◆ EXERCISE GOAL: Reproduce every line below exactly as written; do not include the images.

◆ RECORDS SUPPLIED:
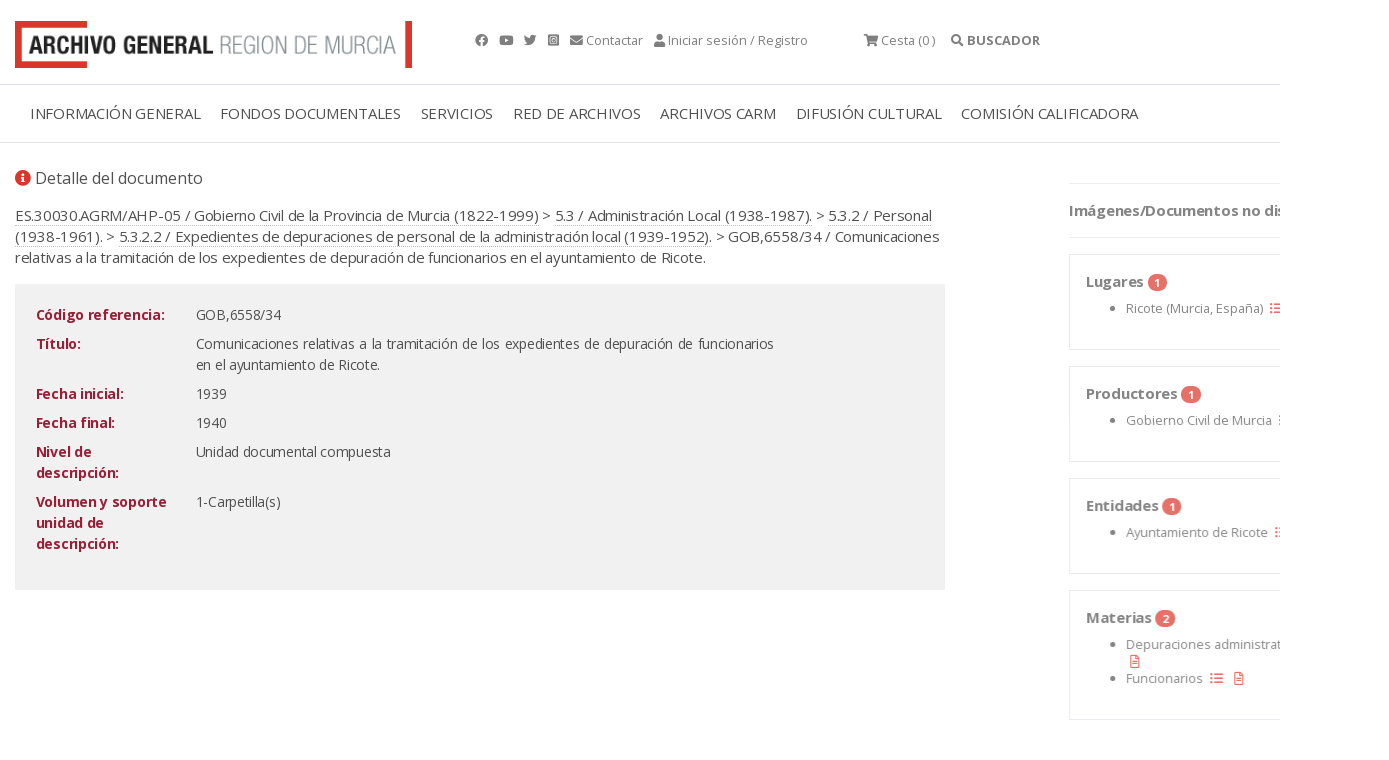

--- FILE ---
content_type: text/html; charset=ISO-8859-15
request_url: https://archivogeneral.carm.es/archivoGeneral/arg.muestra_detalle?idses=0&pref_id=3982856
body_size: 86
content:

 <!DOCTYPE html>
<html>
    <head>
     <meta http-equiv="refresh" content="0; url=./arg.detalle_documento?idDetalle=3982856&pidSes=0" />
     </head>
     <body>
     
            
    <script type="text/javascript" src="/_Incapsula_Resource?SWJIYLWA=719d34d31c8e3a6e6fffd425f7e032f3&ns=2&cb=1877702233" async></script></body>
</html>



--- FILE ---
content_type: text/html;charset=UTF-8
request_url: https://archivogeneral.carm.es/jsps/jsp/ip/getIpHttps.jsp
body_size: -33
content:

18.216.244.27, 107.154.186.26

◆ OUTPUT OF THE EXERCISE:
--- FILE ---
content_type: text/html; charset=ISO-8859-15
request_url: https://archivogeneral.carm.es/archivoGeneral/arg.muestra_detalle?idses=0&pref_id=3982856
body_size: 86
content:

 <!DOCTYPE html>
<html>
    <head>
     <meta http-equiv="refresh" content="0; url=./arg.detalle_documento?idDetalle=3982856&pidSes=0" />
     </head>
     <body>
     
            
    <script type="text/javascript" src="/_Incapsula_Resource?SWJIYLWA=719d34d31c8e3a6e6fffd425f7e032f3&ns=2&cb=1877702233" async></script></body>
</html>



--- FILE ---
content_type: text/html;charset=UTF-8
request_url: https://archivogeneral.carm.es/jsps/jsp/ip/getIpHttps.jsp
body_size: -33
content:

18.216.244.27, 107.154.186.26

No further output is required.